Nesta conformidade e do meu ponto
de vista, a questão central não é o chumba, não chumba, e quais os critérios ou
o número de exames, mas sim que tipo de apoios, que medidas e recursos devem
estar disponíveis para alunos, professores e famílias desde o início da
percepção de dificuldades com o objectivo de evitar a última e genericamente ineficaz
medida do chumbo. É necessário diversificar percursos de formação com
diferentes cargas académicas e finalizando sempre com formação profissional.
Importa ainda que as políticas educativas sejam promotoras de condições de
sucesso para alunos e professores. O aumento do número de alunos por turma no
Ensino Básico e no Secundário, a forma como foram definidas as metas curriculares, a cultura de competição e centrada exclusivamente em resultados, os cortes no número de docentes que poderiam desenvolver dispositivos de apoio, são apenas alguns exemplos do que não deve ser feito
se, efectivamente, se quiser promover qualidade e sucesso.

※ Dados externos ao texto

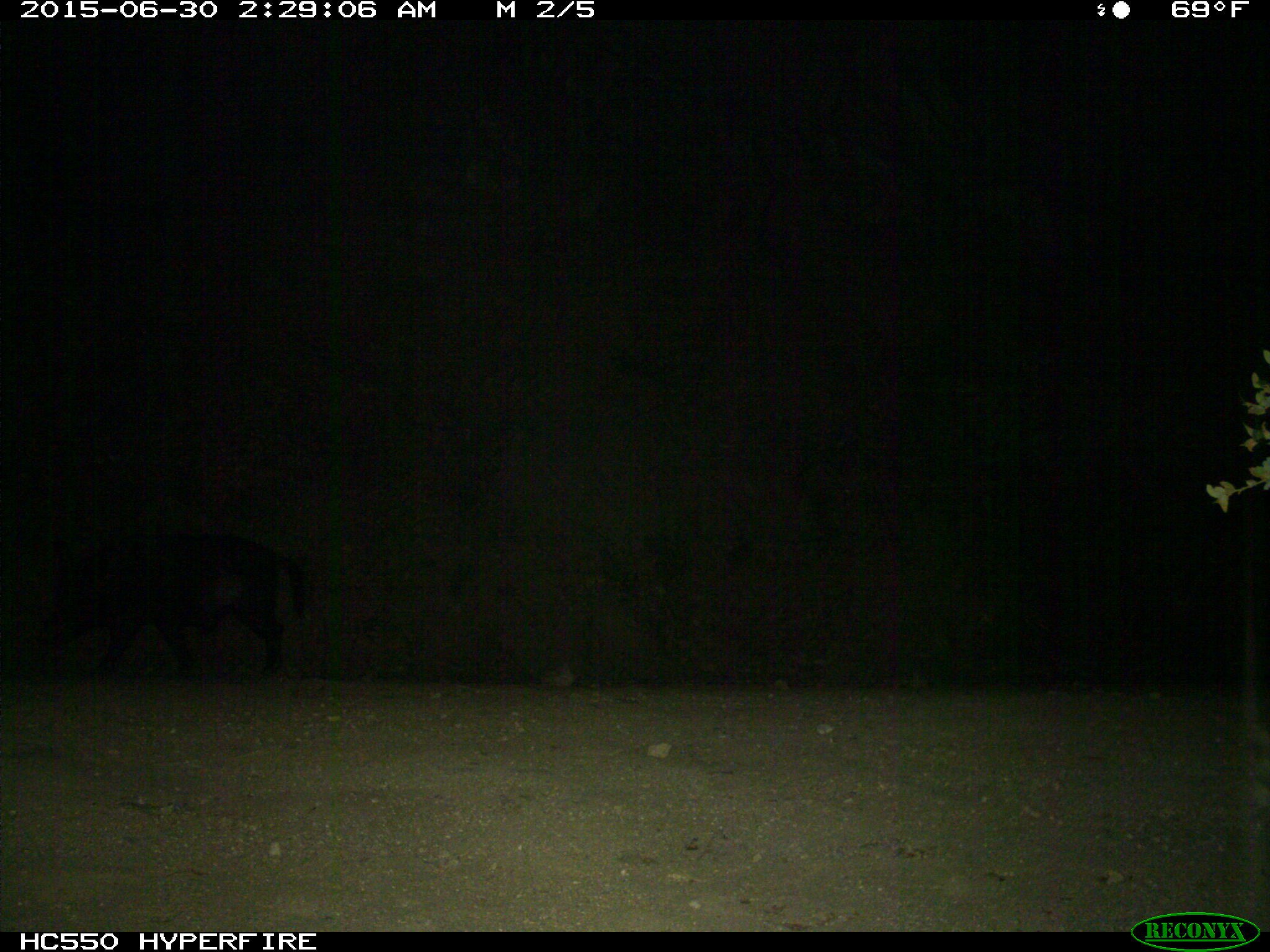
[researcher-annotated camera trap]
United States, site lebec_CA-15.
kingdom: Animalia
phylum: Chordata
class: Mammalia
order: Artiodactyla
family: Suidae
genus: Sus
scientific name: Sus scrofa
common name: wild boar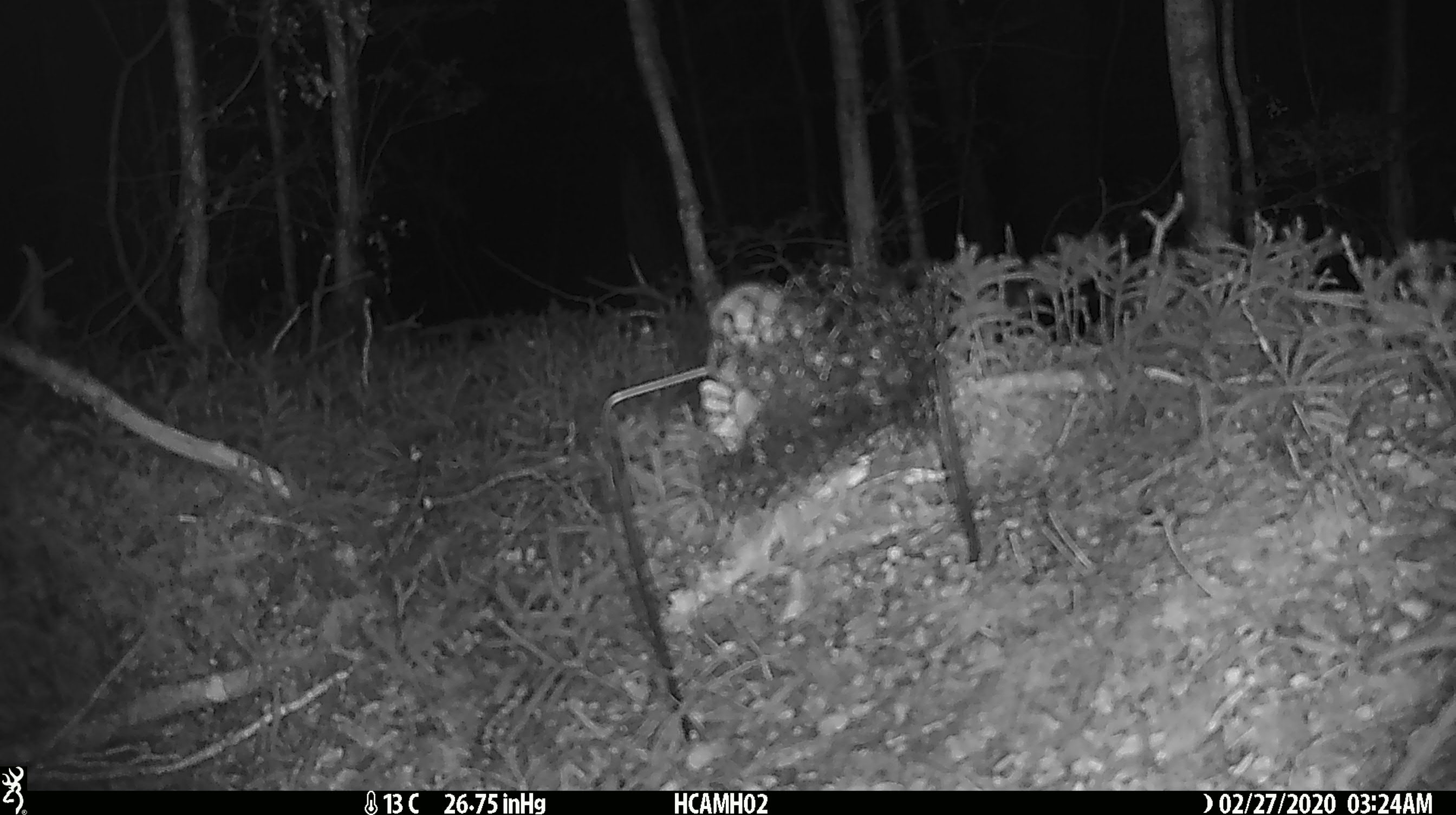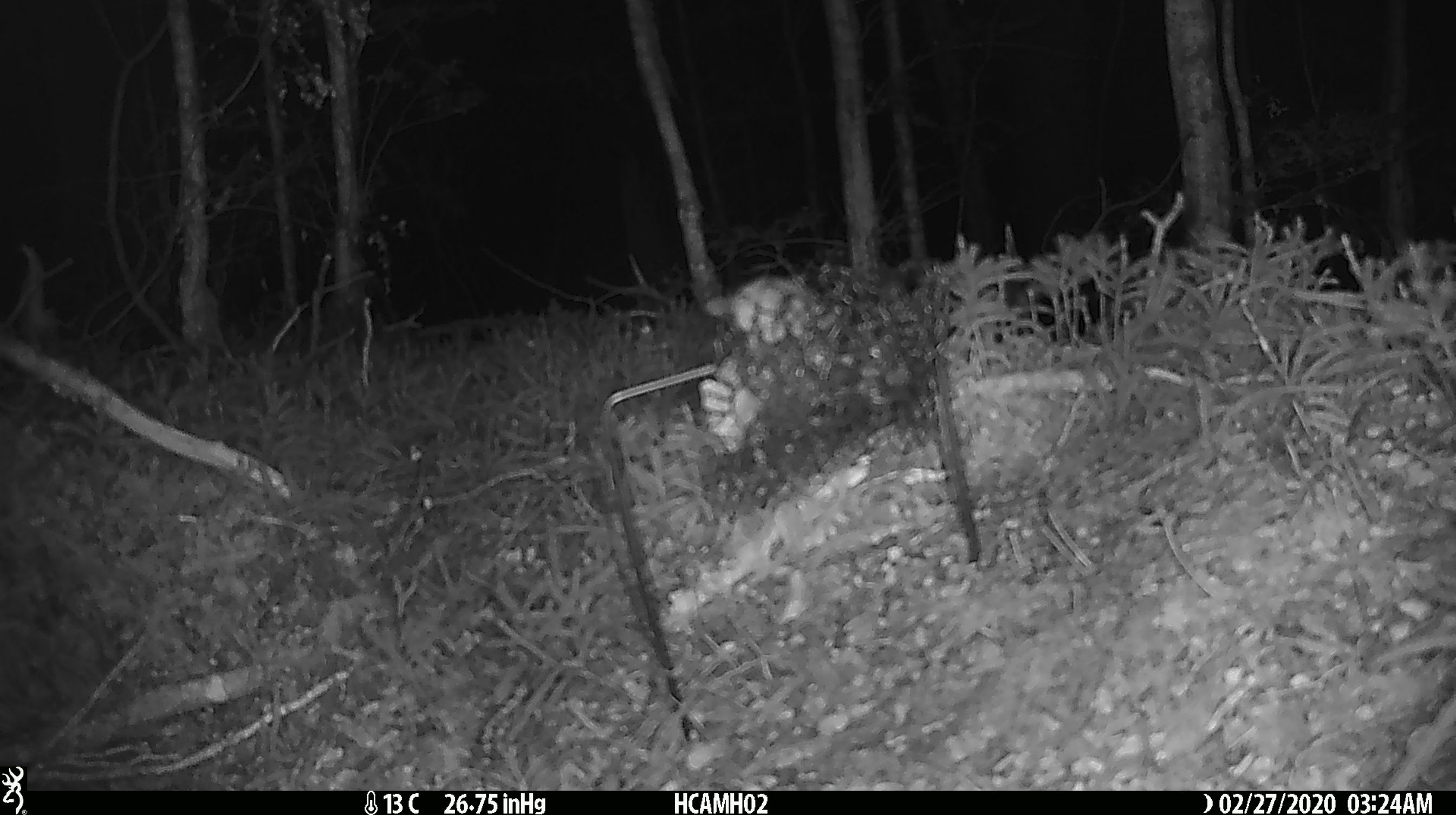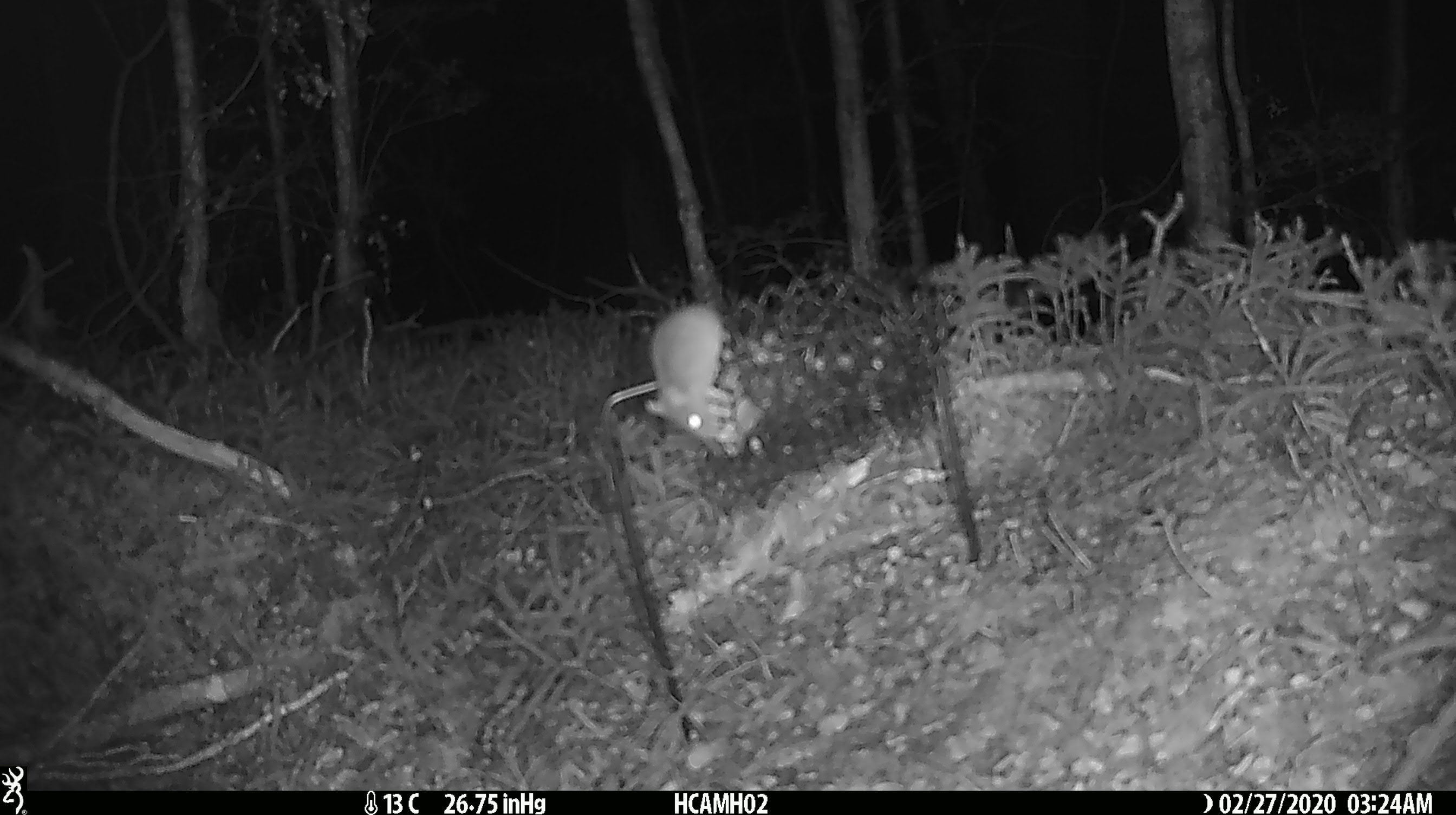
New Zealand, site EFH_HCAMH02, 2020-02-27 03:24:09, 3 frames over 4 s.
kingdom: Animalia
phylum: Chordata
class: Mammalia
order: Rodentia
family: Muridae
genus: Mus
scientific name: Mus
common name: mouse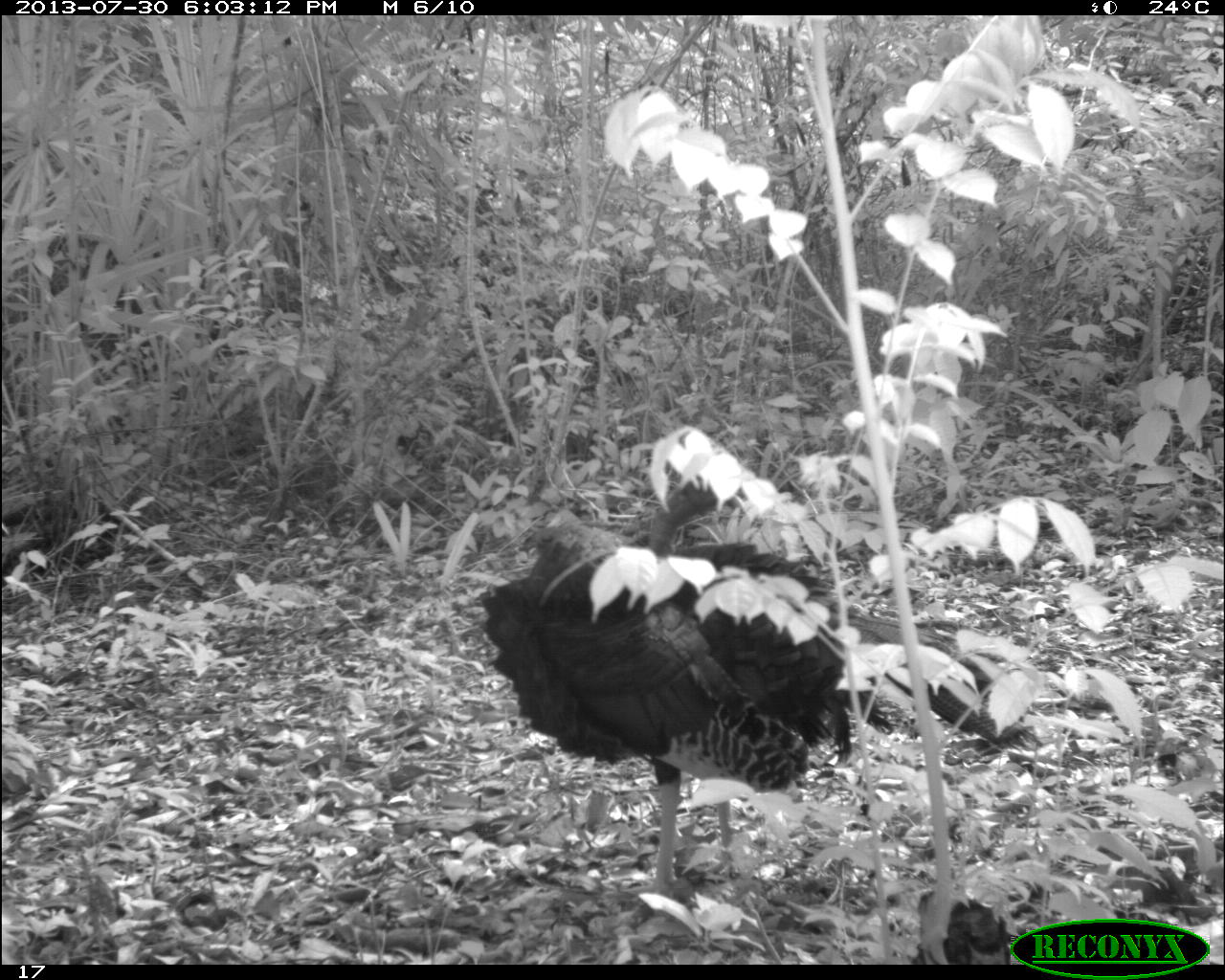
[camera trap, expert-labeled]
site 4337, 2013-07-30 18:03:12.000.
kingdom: Animalia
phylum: Chordata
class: Aves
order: Galliformes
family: Phasianidae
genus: Meleagris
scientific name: Meleagris ocellata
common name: ocellated turkey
Meleagris ocellata (ocellated turkey), count 2.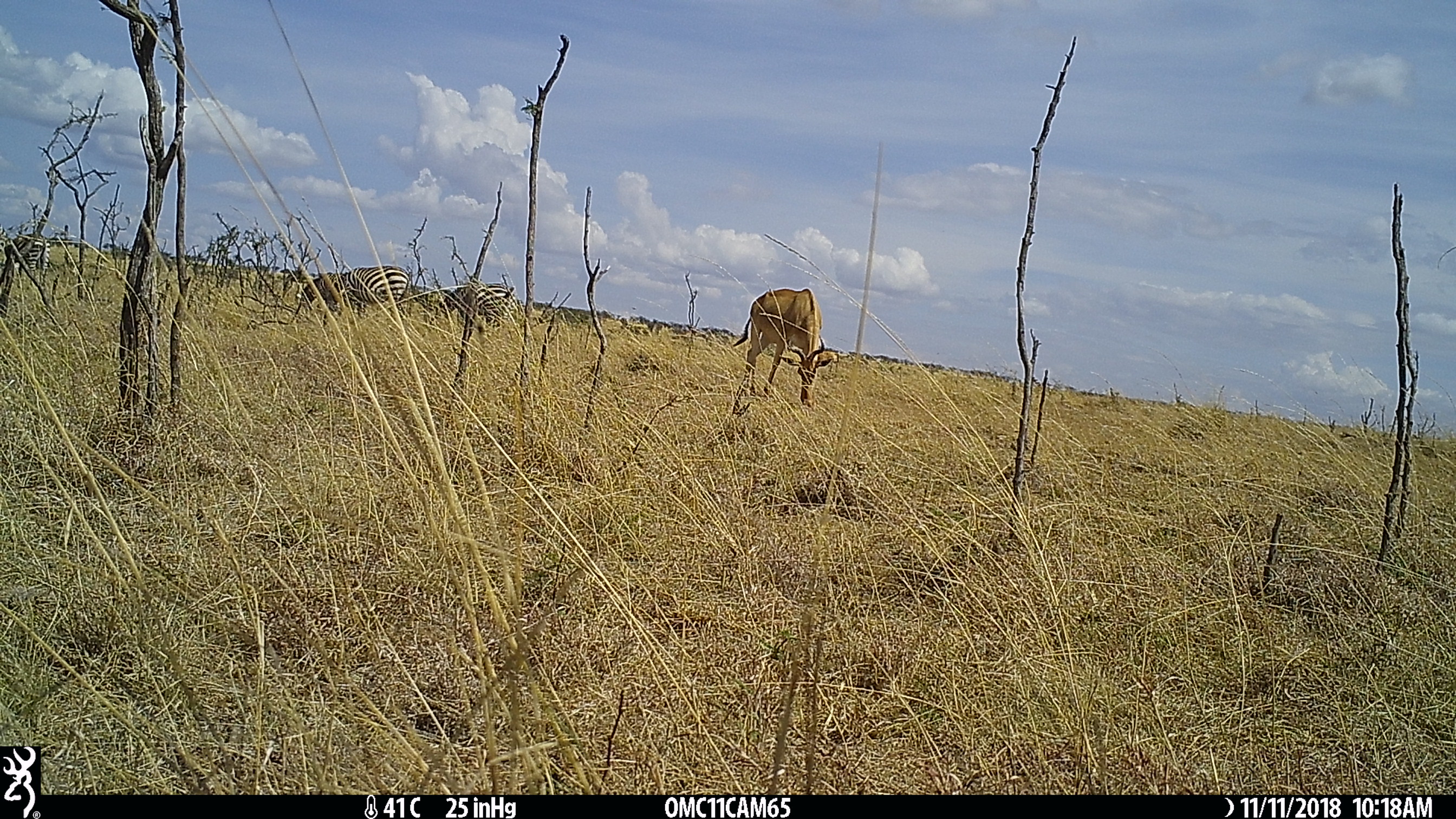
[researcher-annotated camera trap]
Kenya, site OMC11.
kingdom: Animalia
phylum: Chordata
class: Mammalia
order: Perissodactyla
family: Equidae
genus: Equus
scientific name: Equus quagga burchellii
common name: burchell's zebra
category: zebra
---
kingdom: Animalia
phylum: Chordata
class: Mammalia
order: Artiodactyla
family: Bovidae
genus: Alcelaphus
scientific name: Alcelaphus buselaphus cokii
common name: coke's hartebeest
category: hartebeest cokes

Como é evidente este tipo de
discurso não tem rigorosamente a ver com "facilitismo" e, muito
menos, com melhoria "administrativa" das estatísticas da educação, uma
tentação a que nem sempre se resiste.
Assim sendo, o essencial é
promover e tornar acessíveis a alunos, professores e famílias apoios e recursos
adequados e competentes de forma a evitar a última e genericamente ineficaz
medida do chumbo. É necessário também diversificar percursos de formação com
diferentes cargas académicas e finalizando sempre com formação profissional mas
não nas idades que o MEC defende, criando percursos de "segunda" para
os "sem jeito para a escola" e "preguiçosos".
Não tenho nenhum princípio
fundamentalista contra os exames, embora no 1º ciclo me pareçam dispensáveis,
as provas de aferição cumpriam o papel de regulador do sistema. No entanto,
entender que os exames, quanto mais melhor, só por existirem são fonte de
qualidade, parece decorrer da estranha convicção de que se medir muitas vezes a
febre, esta irá baixar o que é, no mínimo, ingénuo.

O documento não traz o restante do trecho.